In my mind’s eye I saw that bubble as a battle in the war for the health of my eyes;a pussy, protruding fight for the territory of my vision. With the bubble gone, I thought the battle was won, once and for all. Until two weeks ago, when a new, less protruding, just as painful, eyelid problem presented itself.

I first encountered my new eyelid issue one night as I was laying down to sleep. All of a sudden, a stabbing pain assaulted my eyes and I couldn’t blink without feeling tortured. I cried and moaned in agony for over two hours until I finally fell asleep.

The next morning I woke up with the same debilitating pain and made a frantic appointment with an eye doctor. After peering into my cornea with a bright light and quizzical look in her eye, the doctor flatly declared, “your eyelids are like sand paper.” 

I was a bit taken aback and confused. How did my eyelids become like sand paper so suddenly and what could I do about it? The doctor didn’t have an answer to the first question but she did have an idea for the second. “Wear your contacts,” she said. “They’ll act as a shield. When you blink, your sand paper eyelids will scratch the contact, not your cornea.”

I rushed home to my contact, excited to put the lenses in my eyes. The moment the contacts met my cornea the discomfort reduced dramatically. A smile spread across my face as I blinked free of stabbing pain. Before long the redness in my eyes diminished and the burning subsided.

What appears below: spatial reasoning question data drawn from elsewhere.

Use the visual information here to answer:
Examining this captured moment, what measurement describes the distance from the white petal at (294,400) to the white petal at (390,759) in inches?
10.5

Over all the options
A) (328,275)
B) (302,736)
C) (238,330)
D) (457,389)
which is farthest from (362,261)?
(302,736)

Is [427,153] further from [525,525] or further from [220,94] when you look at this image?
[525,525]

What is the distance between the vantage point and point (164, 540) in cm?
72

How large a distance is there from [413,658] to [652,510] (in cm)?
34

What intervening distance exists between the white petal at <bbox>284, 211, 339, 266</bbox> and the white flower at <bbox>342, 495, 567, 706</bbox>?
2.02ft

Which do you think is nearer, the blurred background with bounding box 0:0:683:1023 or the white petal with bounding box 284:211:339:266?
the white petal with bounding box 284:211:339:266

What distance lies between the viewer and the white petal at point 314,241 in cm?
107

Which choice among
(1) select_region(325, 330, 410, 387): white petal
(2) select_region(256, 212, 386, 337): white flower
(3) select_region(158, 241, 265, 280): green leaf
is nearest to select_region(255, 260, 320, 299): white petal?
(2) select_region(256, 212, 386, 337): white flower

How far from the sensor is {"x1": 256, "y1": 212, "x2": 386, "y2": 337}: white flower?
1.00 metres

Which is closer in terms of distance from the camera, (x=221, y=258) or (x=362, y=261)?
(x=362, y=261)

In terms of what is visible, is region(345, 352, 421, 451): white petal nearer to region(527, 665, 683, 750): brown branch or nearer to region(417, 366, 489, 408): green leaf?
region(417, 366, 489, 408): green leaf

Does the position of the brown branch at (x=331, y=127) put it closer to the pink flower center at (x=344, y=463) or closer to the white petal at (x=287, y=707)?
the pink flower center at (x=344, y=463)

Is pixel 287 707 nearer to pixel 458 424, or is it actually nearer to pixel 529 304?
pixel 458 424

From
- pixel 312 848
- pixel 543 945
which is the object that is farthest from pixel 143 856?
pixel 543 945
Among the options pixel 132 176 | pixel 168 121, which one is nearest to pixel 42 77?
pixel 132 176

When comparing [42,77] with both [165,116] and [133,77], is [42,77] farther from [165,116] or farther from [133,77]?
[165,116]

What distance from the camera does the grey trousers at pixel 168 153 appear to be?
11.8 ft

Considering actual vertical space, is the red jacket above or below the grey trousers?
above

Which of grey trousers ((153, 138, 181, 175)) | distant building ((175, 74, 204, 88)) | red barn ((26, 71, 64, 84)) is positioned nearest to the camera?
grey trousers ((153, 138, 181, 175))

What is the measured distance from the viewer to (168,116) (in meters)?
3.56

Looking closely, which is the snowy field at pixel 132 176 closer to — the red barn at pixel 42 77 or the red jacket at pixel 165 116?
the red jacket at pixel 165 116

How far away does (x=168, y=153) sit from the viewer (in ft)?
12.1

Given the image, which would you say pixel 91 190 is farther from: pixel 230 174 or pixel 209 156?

Fast forward two weeks and my eye lids are still like sand paper. As the doctor warned, this is a condition that may not go away. But, as has been true throughout every twist and turn of my illness and healing journey, I still believe God can heal my eye. He has the power to redeem and restore everything that is broken – including eyelids.

 

But even if He should choose not to heal this part of me, He has not left me without hope and help for my condition. The Great Physician has provided two shields to protect my cornea: contacts and faith.

As I take up the shields God has provided I must remember that my enemy, satan himself, wants to use this latest healing set back to derail my faith. To kill, steal and destroy my confidence in Christ is always his goal. So, although I’m sure satan wouldn’t mind robbing me of physical vision, that isn’t his primary target. It is spiritual vision he’s after.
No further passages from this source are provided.